> **PROMPT**
According to the gold market report below, at what price did gold for April delivery close on Monday?

# Start of DOCUMENT TEXT

Gold futures snapped a three-day loss to end a shade higher Monday, with the dollar dropping against some major currencies. Investors sought the safe haven status of the precious metal with global equities declining on the impact of the sequester in the US, indicated with automatic spending cuts, and China concerns. Last Friday, the precious metal dropped to a seven-month low, mostly tracking rising global equity markets.

Chinese stocks plummeted around 3.7 percent at the Shanghai Composite Index, driven by property and construction sectors, with the government making efforts to impose new measures to bring down surging home prices. This was the worst slump for the index since August 2011.

Gold for April delivery, the most actively traded contract, gained $0.10 to close at $1,572.40 an ounce Monday on the Comex division of the New York Mercantile Exchange.

Gold for April delivery scaled an intraday high of $1,584.30 and a low of $1,569.70 an ounce.

Last week, gold settled flat after some upbeat global macroeconomic data out of the U.S. and Europe, and on developments in Italy. Political parities in Italy have begun exploring possibilities of forming a government after initial rhetoric from various groups to the contrary.

The dollar index, which tracks the U.S. unit against six major currencies, traded at 82.25 on Monday, down from 82.28 late Friday in North American trade. The dollar scaled a high of 82.47 intraday and a low of 82.23.

# End of DOCUMENT TEXT
# Start of DATASET ENTRIES

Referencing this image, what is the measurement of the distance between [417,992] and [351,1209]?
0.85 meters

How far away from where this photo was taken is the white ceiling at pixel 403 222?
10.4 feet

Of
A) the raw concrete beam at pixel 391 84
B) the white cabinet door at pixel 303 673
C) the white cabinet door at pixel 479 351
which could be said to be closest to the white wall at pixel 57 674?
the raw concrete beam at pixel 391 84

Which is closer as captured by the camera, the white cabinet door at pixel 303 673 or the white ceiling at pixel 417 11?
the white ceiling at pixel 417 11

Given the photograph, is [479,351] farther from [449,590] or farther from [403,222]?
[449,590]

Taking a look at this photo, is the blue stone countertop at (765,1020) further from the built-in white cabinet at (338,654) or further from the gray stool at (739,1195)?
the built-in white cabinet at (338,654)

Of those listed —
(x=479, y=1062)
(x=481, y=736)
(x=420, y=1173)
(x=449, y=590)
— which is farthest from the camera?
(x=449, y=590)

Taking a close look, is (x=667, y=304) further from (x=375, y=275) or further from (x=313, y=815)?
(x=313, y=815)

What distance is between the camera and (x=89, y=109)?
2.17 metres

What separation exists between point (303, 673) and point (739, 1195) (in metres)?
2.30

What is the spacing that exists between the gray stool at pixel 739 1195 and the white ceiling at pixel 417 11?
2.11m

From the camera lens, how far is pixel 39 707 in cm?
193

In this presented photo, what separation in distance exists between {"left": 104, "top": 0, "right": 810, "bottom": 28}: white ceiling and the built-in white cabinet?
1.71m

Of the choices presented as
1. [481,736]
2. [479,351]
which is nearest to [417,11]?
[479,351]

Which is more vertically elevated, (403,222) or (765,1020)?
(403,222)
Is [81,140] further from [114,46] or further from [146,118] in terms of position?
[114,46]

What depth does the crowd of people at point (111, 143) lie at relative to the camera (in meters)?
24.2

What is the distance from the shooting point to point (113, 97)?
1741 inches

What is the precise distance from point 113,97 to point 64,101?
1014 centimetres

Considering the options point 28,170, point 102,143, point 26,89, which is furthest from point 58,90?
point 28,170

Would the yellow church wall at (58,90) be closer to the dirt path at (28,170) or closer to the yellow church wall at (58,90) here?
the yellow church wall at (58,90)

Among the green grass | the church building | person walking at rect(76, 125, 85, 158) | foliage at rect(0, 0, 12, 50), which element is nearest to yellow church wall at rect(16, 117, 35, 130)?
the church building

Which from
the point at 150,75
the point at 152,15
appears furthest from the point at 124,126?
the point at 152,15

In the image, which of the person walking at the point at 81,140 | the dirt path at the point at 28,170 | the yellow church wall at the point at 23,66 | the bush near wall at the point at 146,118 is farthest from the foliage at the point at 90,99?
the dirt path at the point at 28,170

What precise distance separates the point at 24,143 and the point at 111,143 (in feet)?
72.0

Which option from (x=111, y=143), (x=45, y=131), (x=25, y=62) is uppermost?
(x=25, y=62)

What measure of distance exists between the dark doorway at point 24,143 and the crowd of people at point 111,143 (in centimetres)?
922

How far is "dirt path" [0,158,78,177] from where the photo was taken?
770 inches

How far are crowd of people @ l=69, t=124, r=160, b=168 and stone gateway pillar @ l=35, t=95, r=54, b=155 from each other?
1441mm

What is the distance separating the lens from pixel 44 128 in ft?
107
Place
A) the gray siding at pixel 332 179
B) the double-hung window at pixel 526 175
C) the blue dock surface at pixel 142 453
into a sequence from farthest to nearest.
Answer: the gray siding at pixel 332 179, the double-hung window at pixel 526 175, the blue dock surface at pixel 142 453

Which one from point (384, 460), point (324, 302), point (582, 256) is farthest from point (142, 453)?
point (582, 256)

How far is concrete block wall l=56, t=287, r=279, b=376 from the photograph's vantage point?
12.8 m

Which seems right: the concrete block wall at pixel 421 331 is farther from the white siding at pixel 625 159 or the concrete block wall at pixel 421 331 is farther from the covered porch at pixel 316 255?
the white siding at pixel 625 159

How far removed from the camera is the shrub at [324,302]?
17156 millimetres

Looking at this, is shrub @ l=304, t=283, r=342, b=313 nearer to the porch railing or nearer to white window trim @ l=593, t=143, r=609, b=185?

# End of DATASET ENTRIES

> **EXERCISE RESPONSE**
$1,572.40 an ounce